Where Can I Scream into the Void?

By Sonya Acharya

Generations of Pitt engineers have known that the lawn in the middle of Benedum Hall is the best place on campus to scream into the void. But recently, other students have begun to realize its benefits too. It is a safe, inclusive space accessible to all students. It is open 24 hours a day, and provides showers in case you want to stay longer. It is conveniently located on Middle Campus, a short ride on the 10B from Cathy. Best of all, you will always find people to scream with you. Students can form wholesome communities to relieve college- and life-induced stress and anxiety. Boss getting on your nerves? Scream. Three quizzes tomorrow? Shout. If you get exhausted, maybe stop by Einstein’s.

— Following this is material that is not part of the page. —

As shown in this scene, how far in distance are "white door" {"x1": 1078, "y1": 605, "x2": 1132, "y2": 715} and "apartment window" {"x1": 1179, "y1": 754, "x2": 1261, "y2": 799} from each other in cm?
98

Students share their views: would they consider Benedum as a destination for cathartic screams? Eighty-one percent of students say yes, yes, they absolutely would. “All the time. I study here, and when I’m tired, I just stand up and scream. It’s not too big, so it’s cozy and it doesn’t echo,” said a junior engineer, speaking while asleep on one of the benches by the lawn. Twelve percent seem to prefer the woods by Schenley Park because of the lack of screeching doors and because they are less likely to trigger a riot. The remaining seven percent say they find exercise or meditation to be more therapeutic than screaming. That made for an awkward conversation. “I like to deal with my problems rather than complaining about them. If I’m stressed, I go for a run or do some yoga,” announced a freshman communications major, before taking a bite of her vegan cauliflower mac n’ cheese. We left her as soon as we could. A conversation that took place in Chick-fil-A supported the majority opinion:

Dude: Babe, come to Benedum ;)

Babe: I can’t, I have three quizzes, two papers, and an exa-

Dude: We can scream into the void ;)

Babe: What time?

Seeing students choose Benedum so spontaneously brings up questions for the University. Should they plan to sound-proof the lawn, or should screams be allowed to broadcast the spirit of the student body? Should they encourage healthy competition by installing volumeters to see who can scream the loudest? For now, just channel your inner Tasmanian devil and express yourself.

Disclaimer: The author is not an engineer, but insists that, as a pre-med student, she has reason to scream too.